Nota técnica do Ministério da Saúde amplia a indicação da vacina contra HPV para vítimas de violência sexual a partir dos 2 anos. Antes a cobertura ia de 9 a 45 anos; agora mudam os critérios de elegibilidade.
O Ministério da Saúde passou a recomendar a vacina contra o HPV para crianças vítimas de violência sexual a partir de 2 anos, segundo nota técnica publicada esta semana. A mudança amplia a faixa etária anteriormente indicada para vítimas de violência sexual, que ia de 9 a 45 anos, e altera quem deve ser considerado elegível para receber a vacina em casos de exposição sexual.
Até então, a vacinação contra o HPV era indicada para vítimas de violência sexual com idades de 9 a 45 anos. A informação consta na nota técnica publicada pela pasta e tem como objetivo responder à maior vulnerabilidade observada entre crianças pequenas e ao aumento de notificações de violência sexual em menores de 9 anos.
De acordo com a nota técnica, a ampliação da faixa etária se deve, entre outros fatores, à elevada vulnerabilidade de crianças vítimas de violência sexual e ao aumento de notificações de violência sexual em menores de 9 anos. A recomendação modifica o critério etário para que profissionais de saúde considerem a vacinação em situações de violência sexual atendidas nos serviços de saúde.

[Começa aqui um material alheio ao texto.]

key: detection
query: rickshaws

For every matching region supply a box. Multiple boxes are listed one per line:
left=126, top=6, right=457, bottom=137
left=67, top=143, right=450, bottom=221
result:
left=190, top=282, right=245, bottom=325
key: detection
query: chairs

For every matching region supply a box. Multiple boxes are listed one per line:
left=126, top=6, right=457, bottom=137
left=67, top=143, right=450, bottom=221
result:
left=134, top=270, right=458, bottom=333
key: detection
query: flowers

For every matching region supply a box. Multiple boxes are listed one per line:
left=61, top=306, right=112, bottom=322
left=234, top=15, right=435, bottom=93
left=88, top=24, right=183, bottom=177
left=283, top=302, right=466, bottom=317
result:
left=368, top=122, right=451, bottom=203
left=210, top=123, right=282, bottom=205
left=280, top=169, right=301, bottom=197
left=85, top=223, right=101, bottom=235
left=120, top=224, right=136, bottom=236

O documento também destaca os riscos associados à infecção pelo HPV, citando a elevada prevalência do vírus e a associação com vários tipos de câncer, incluindo colo do útero, pênis, vulva, vagina, canal anal e orofaringe, além do desenvolvimento de verrugas anogenitais e lesões de vias aéreas superiores, com repercussões clínicas, psicossociais e econômicas.
Números
- 0 a 4 anos: aumento expressivo na chamada primeira infância; em dez anos os registros mais do que quadruplicaram: em 2014 foram 1.671 casos; em 2014, foram 7.845 casos.
- 5 a 14 anos: crescimento de 6.594 para 29.135 notificações no mesmo período, cerca de 4,4 vezes maior.
- 15 a 19 anos: casos passaram de 1.632 para 6.869 no período citado, também mais de quatro vezes.
Riscos e recomendações
Na nota técnica, o ministério ressalta a relação entre violência sexual na infância e maior vulnerabilidade para aquisição de infecções sexualmente transmissíveis, incluindo o HPV. Em razão disso, a nova orientação busca ampliar a proteção para vítimas expostas em idades mais precoces.
“A violência sexual na infância está associada a maior vulnerabilidade para aquisição de infecções sexualmente transmissíveis (IST), incluindo o HPV. Além do risco imediato decorrente da exposição inicial, há evidências de recorrência da violência em parcela dessas vítimas, ampliando o potencial de exposição futura ao vírus.”
“Adicionalmente, estudos demonstram que vítimas de violência sexual apresentam maior risco de desenvolver problemas emocionais, transtornos mentais, dificuldades de aprendizagem, comportamento sexual de risco e outras condições que podem aumentar sua suscetibilidade às IST ao longo da vida”, concluiu a nota.
Quem interessa
A recomendação interessa a crianças vítimas de violência sexual, seus responsáveis, profissionais de saúde que atendem casos de violência sexual e serviços de vigilância epidemiológica que acompanham notificações. A nota técnica altera a orientação para que a vacinação contra o HPV seja considerada em vítimas a partir dos 2 anos nos casos previstos pelo protocolo.
A nota técnica foi publicada esta semana; a evolução da implementação da recomendação deverá ser observada por meio de registros de vacinação e das notificações de violência sexual nas próximas atualizações do sistema de vigilância e dos relatórios oficiais.